Jusqu’à présent, aucun solution fiable n’a été trouvée pour soigner la dystrophie musculaire. Ce constat est encore plus inquiétant si l’on considère qu’une de ses formes les plus courantes, la dystrophie myotonique de type 1 (ou maladie de Steinert), tend héréditairement à s’aggraver, les symptômes pouvant se manifester peu de temps après la naissance à travers des retards de développement mental par exemple.

Une équipe de chercheurs du Genopole (sorte de Silicon Valley française pour ce qui est de la recherche génétique, qui se trouve à Évry, au sud de Paris) travaillant sur cette maladie sont parvenus très récemment à identifier les mécanismes moléculaires qui peuvent être responsables de certains des symptômes de cette maladie. Pour les plus curieux, les résultats ont été publiés dans Cell Stem Cell. Mais là où l’histoire devient réellement intéressante, c’est que cette prouesse de la génétique n’a pu être effectuée que par une étude sur des lignées de cellules souches embryonnaires (ou cellules ES). Or, l’utilisation de ces cellules, à cause de la destruction d’embryons qu’elle implique, est loin d’attirer une unanimité de regards consentants dans la société française. Justement, les chercheurs à l’origine de la découverte espèrent que ces résultats permettant de faire un bond considérable dans la compréhension de la maladie, permettront d’influencer le débat politique français actuel en faveur d’une libéralisation du régime de recherche sur l’embryon. C’est en tout cas une des priorités de Marc Peschanski, directeur scientifique de l’I−Stem (unité Inserm 861) au Genopole et auteur de la publication en question.

Comme indiqué dans les précédents billets, le statut de cette recherche sur l’embryon est en cours de révision en ce moment même, alors que le nouveau projet de loi de bioéthique passera en première lecture au Sénat à partir du 5 avril. Le régime en vigueur reste une interdiction de principe accompagnée de dérogations, le tout sous le contrôle de l’Agence de Biomédecine. La commission des affaires sociales du Sénat, dans ses travaux préparatoires, considère « que le régime actuel d’interdiction assortie de dérogations fragilise la recherche française« . Elle a alors décidé d’adopter un amendement donnant la préférence à une autorisation encadrée de la recherche sur l’embryon.

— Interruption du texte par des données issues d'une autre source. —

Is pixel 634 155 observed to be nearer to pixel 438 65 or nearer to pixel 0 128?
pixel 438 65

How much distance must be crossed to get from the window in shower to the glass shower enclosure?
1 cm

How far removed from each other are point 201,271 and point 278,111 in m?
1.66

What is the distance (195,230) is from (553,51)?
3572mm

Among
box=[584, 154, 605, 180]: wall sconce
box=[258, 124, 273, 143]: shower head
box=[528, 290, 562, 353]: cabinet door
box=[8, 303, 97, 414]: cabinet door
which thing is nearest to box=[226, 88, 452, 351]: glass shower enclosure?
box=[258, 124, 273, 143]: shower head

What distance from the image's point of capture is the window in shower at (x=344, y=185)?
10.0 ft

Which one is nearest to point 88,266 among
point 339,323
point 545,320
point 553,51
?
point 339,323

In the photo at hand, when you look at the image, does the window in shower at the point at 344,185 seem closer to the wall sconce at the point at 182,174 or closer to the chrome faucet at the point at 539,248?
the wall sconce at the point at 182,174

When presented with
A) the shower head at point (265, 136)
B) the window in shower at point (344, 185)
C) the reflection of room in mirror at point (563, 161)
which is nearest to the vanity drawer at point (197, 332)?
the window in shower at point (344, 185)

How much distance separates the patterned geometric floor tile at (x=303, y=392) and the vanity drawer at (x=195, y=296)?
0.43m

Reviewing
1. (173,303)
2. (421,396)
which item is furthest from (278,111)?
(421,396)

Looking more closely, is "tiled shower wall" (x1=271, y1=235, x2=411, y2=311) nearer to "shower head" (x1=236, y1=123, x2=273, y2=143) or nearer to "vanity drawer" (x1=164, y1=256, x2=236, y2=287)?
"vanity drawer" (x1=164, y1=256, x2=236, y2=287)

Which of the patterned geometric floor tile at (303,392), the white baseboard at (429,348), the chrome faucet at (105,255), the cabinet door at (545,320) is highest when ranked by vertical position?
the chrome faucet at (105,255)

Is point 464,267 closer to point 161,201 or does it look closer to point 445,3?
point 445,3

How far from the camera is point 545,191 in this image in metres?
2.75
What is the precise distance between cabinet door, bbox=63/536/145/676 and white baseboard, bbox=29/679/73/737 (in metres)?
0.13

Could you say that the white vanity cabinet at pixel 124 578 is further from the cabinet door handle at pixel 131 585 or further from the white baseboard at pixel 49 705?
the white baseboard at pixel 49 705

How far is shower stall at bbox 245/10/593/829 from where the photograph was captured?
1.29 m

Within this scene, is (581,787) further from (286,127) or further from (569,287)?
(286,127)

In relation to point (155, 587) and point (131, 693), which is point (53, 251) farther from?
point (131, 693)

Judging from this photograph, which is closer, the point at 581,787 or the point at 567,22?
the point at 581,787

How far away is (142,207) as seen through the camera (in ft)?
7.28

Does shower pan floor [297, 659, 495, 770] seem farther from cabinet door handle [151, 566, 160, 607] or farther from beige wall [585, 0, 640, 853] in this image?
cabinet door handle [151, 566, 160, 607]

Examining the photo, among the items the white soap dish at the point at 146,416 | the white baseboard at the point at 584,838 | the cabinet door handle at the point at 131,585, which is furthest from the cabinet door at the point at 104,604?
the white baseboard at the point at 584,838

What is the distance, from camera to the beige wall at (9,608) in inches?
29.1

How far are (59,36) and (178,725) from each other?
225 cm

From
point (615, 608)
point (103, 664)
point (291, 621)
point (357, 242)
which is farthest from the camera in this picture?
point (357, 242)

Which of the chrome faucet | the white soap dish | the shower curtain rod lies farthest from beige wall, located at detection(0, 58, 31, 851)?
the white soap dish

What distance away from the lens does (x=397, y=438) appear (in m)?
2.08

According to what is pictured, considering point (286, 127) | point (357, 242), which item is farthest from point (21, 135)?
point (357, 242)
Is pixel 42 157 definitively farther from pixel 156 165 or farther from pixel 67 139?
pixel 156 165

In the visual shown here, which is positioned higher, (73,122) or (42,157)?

De même, pour éclaircir le débat, M. Peschanski tient à avancer qu’il serait faux de croire que les cellules iPS (non destructrices d’embryons) puissent, dans l’état actuel de la recherche, représenter un parfait substitut aux cellules ES.  Il est vrai que malgré leur potentiel thérapeutique, depuis le début de l’année un nombre croissant d’articles de grandes revues internationales pointaient du doigt par ici-là des mutations délétères  imprévues après l’utilisation de cellules iPS.  Différentes solutions à partir de cette situation peuvent être envisagées. Tout d’abord, les pro-iPS  peuvent considérer que financer des projets visant à mieux anticiper ces mutations est indispensable pour le sort des thérapies de demain. Mais, le législateur peut tout aussi bien estimer plus sage de mettre ses œufs dans plusieurs paniers en développant d’autres secteurs de recherche cellulaire (comme celle sur l’embryon ou sur la biologie synthétique elle-même fortement embryonnaire en France). Il reste ainsi à suivre la manière dont les sénateurs vont dans quelques jours essayer de déminer le sujet.